Quote the listing word for word, starting at the line that contains "What is the distance" and ending with the last line of the listing, both included.

> **Listed records**:
══════

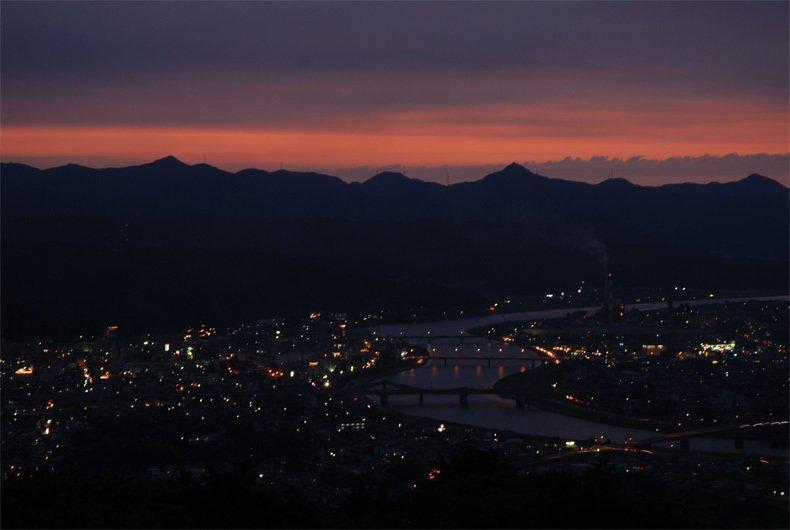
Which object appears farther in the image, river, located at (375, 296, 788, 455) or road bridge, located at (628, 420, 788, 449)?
river, located at (375, 296, 788, 455)

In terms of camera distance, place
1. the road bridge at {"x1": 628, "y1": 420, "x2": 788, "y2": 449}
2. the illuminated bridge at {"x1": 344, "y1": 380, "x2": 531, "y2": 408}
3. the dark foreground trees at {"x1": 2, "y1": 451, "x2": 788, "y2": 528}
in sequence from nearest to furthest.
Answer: the dark foreground trees at {"x1": 2, "y1": 451, "x2": 788, "y2": 528} < the road bridge at {"x1": 628, "y1": 420, "x2": 788, "y2": 449} < the illuminated bridge at {"x1": 344, "y1": 380, "x2": 531, "y2": 408}

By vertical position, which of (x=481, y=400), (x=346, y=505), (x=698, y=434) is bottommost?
(x=481, y=400)

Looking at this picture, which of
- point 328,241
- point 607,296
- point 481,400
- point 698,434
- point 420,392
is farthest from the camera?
point 328,241

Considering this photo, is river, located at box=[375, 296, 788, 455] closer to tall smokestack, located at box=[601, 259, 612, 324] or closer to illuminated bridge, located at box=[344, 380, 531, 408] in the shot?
illuminated bridge, located at box=[344, 380, 531, 408]

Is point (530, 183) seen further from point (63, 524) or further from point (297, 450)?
point (63, 524)

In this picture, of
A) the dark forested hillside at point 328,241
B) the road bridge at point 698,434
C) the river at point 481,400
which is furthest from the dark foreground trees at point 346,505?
the dark forested hillside at point 328,241

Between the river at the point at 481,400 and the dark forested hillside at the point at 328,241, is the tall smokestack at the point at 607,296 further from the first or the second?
the river at the point at 481,400

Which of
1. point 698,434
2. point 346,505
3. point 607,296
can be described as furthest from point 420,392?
point 607,296

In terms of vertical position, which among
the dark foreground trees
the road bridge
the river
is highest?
the dark foreground trees

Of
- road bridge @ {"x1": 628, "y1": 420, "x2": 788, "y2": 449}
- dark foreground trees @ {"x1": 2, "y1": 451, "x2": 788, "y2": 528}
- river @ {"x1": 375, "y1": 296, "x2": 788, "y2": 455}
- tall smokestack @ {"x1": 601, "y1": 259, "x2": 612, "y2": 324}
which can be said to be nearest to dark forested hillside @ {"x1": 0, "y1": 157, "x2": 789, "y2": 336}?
tall smokestack @ {"x1": 601, "y1": 259, "x2": 612, "y2": 324}

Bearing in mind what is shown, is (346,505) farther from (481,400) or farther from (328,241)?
(328,241)
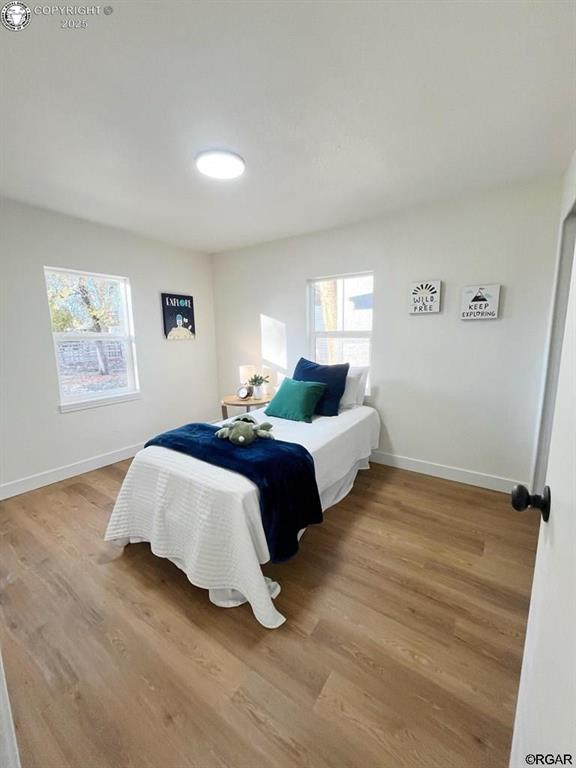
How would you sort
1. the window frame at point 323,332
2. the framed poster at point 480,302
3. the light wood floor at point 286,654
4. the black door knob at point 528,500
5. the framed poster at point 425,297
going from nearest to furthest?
the black door knob at point 528,500
the light wood floor at point 286,654
the framed poster at point 480,302
the framed poster at point 425,297
the window frame at point 323,332

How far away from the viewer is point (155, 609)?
61.9 inches

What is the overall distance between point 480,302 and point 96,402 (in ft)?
12.0

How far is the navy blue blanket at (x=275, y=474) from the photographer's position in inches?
64.9

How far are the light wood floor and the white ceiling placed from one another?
2.43 meters

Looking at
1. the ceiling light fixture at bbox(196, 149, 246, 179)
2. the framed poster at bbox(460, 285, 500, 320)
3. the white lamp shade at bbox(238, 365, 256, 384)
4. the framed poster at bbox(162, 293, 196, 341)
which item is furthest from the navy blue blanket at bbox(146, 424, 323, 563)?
the framed poster at bbox(162, 293, 196, 341)

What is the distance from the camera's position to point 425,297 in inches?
109

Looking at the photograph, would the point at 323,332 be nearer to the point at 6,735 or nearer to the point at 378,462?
the point at 378,462

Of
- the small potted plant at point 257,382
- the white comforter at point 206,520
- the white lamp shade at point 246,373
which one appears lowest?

══════

> **Solution to the problem**:
What is the distance from the camera's position to point 425,297 in inches?
109

Looking at the photograph, would the point at 323,332 be nearer to the point at 6,735 or nearer to the point at 378,462?
the point at 378,462

Of
- the small potted plant at point 257,382
- the white comforter at point 206,520
- the white lamp shade at point 246,373
which one appears lowest?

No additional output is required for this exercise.